Kak Reni tersenyum sumringah banget. Gue bisa baca dari matanya kalau hari ini dia lagi bahagia banget. Ya sudahlah ya. Kalau dia bahagia, gua juga ikutan bahagia kok.

Dan sekarang giliran pengantin prianya. Sebenarnya gue cuma kepengin sekedar salaman saja sih. Tapi ada suatu hal yang agak ganjil menurut gue.

“Lho? Kamu nggak mau nyalamin saya, Don?”

Sebentar-sebentar. Kok kayaknya gue pernah kenal orang ini ya? Tapi di mana?

Waktu itu pas gue lihat undangan juga kayaknya gue familiar banget sama nama yang tertera di undangan itu.

Astaga.

“Pak Imam?!”

Kaget bukan main, gue memekik seperti itu hingga membuat beberapa tamu undangan menoleh ke arah gue. Punggung gue langsung ditabok sama nyokap.

“Kamu nih berisik banget sih. Malu diliatin orang-orang,” kata nyokap lanjut cipika-cipiki sama kak Reni.

Pak Imam itu guru olahraga gue pas gue SMP. Dia memang guru termuda pada saat itu. Ya ampun, tapi siapa yang bisa sangka sih kalau ternyata jodohnya kak Reni tuh Pak Imam...

“Pak Imam...? Bapak ngapain Pak di sini? Mau ngajar senam?” Dengan begonya gue berkata seperti itu.

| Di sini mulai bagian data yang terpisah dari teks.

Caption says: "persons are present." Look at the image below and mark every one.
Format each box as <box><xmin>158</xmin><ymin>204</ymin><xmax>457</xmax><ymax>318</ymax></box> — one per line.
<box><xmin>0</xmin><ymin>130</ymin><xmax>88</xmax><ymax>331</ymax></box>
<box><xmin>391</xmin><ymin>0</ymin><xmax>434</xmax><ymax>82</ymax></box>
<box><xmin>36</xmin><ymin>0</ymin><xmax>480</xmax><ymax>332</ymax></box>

“Kamu nih,” Pak Imam tersenyum. Tanpa sadar tangan gue terulur, akhirnya gue salaman sama dia.

“Sumpah Pak, saya sampe nggak ngeh kalo ini Bapak. Kabar gimana Pak? Sehat?” Ya iyalah sehat. Orang dia guru olahraga. Masa iya sakit-sakitan?

“Alhamdulillah sehat. Kamu gimana Don?”

“Yah gitu deh, Pak. Betewe, selamet ya Pak udah ngedapetin Kak Reni. Susah lho buat ngedapetin hatinya dia.”

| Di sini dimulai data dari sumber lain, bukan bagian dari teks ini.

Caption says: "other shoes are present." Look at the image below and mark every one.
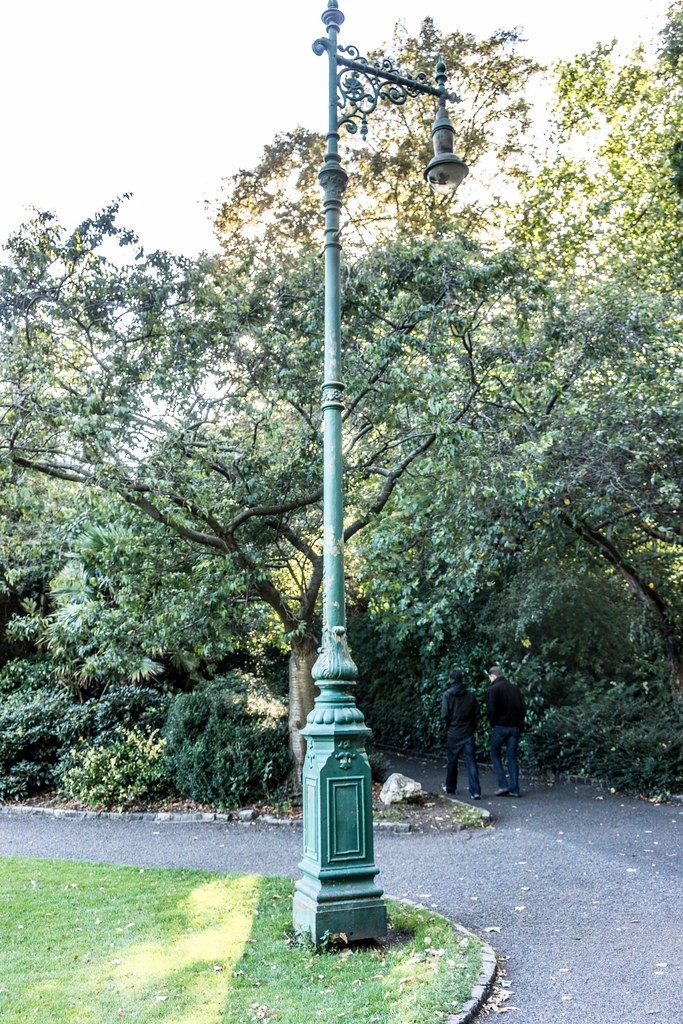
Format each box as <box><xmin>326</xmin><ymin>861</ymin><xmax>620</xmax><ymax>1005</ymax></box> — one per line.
<box><xmin>495</xmin><ymin>788</ymin><xmax>508</xmax><ymax>795</ymax></box>
<box><xmin>509</xmin><ymin>792</ymin><xmax>519</xmax><ymax>797</ymax></box>
<box><xmin>442</xmin><ymin>783</ymin><xmax>446</xmax><ymax>791</ymax></box>
<box><xmin>471</xmin><ymin>794</ymin><xmax>481</xmax><ymax>800</ymax></box>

“Makasih, makasih. Tapi perjuangan saya juga sepadan kok dengan apa yang terjadi di hari ini.” Pak Imam benar-benar tersenyum bahagia. Ekor matanya juga memancarkan kebahagiaan.

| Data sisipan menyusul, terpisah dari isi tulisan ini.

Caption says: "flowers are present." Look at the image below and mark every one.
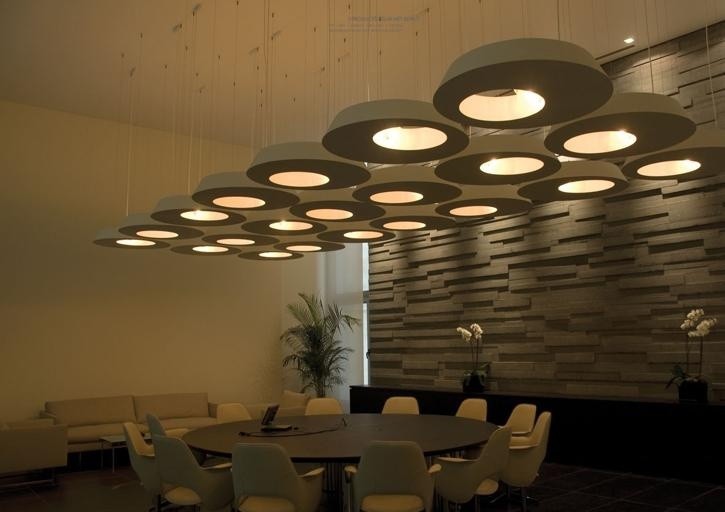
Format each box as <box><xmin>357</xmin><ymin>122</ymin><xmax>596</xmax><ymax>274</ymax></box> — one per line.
<box><xmin>657</xmin><ymin>305</ymin><xmax>718</xmax><ymax>380</ymax></box>
<box><xmin>454</xmin><ymin>320</ymin><xmax>490</xmax><ymax>374</ymax></box>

Ya sudahlah ya. Pak Imam juga sebenarnya juga lumayan ganteng, ditambah kak Reni yang cantiknya kebangetan. Mereka kayaknya klop-klop saja tuh.

“Semoga langgeng Pak, amin.”

“Amin.” Pak Imam menepuk-nepuk bahu gue.

Setelah acara salam-salaman, selanjutnya berburu makanan! Eh, tapi kayaknya daritadi gue nggak lihat si lutung itu. Rudi ke mana ya?

“Suteeeeeet!”

Tiba-tiba punggung gue berat gara-gara si lutung main nemplok begitu saja.

“Berat, bego!”

Rudi cuma nyengir. Dia meluk gue sebentar, karena kalau lama nanti dikiranya homo lagi. Dia cuma kangen gue, dan sebenarnya gue juga kangen sih sama dia.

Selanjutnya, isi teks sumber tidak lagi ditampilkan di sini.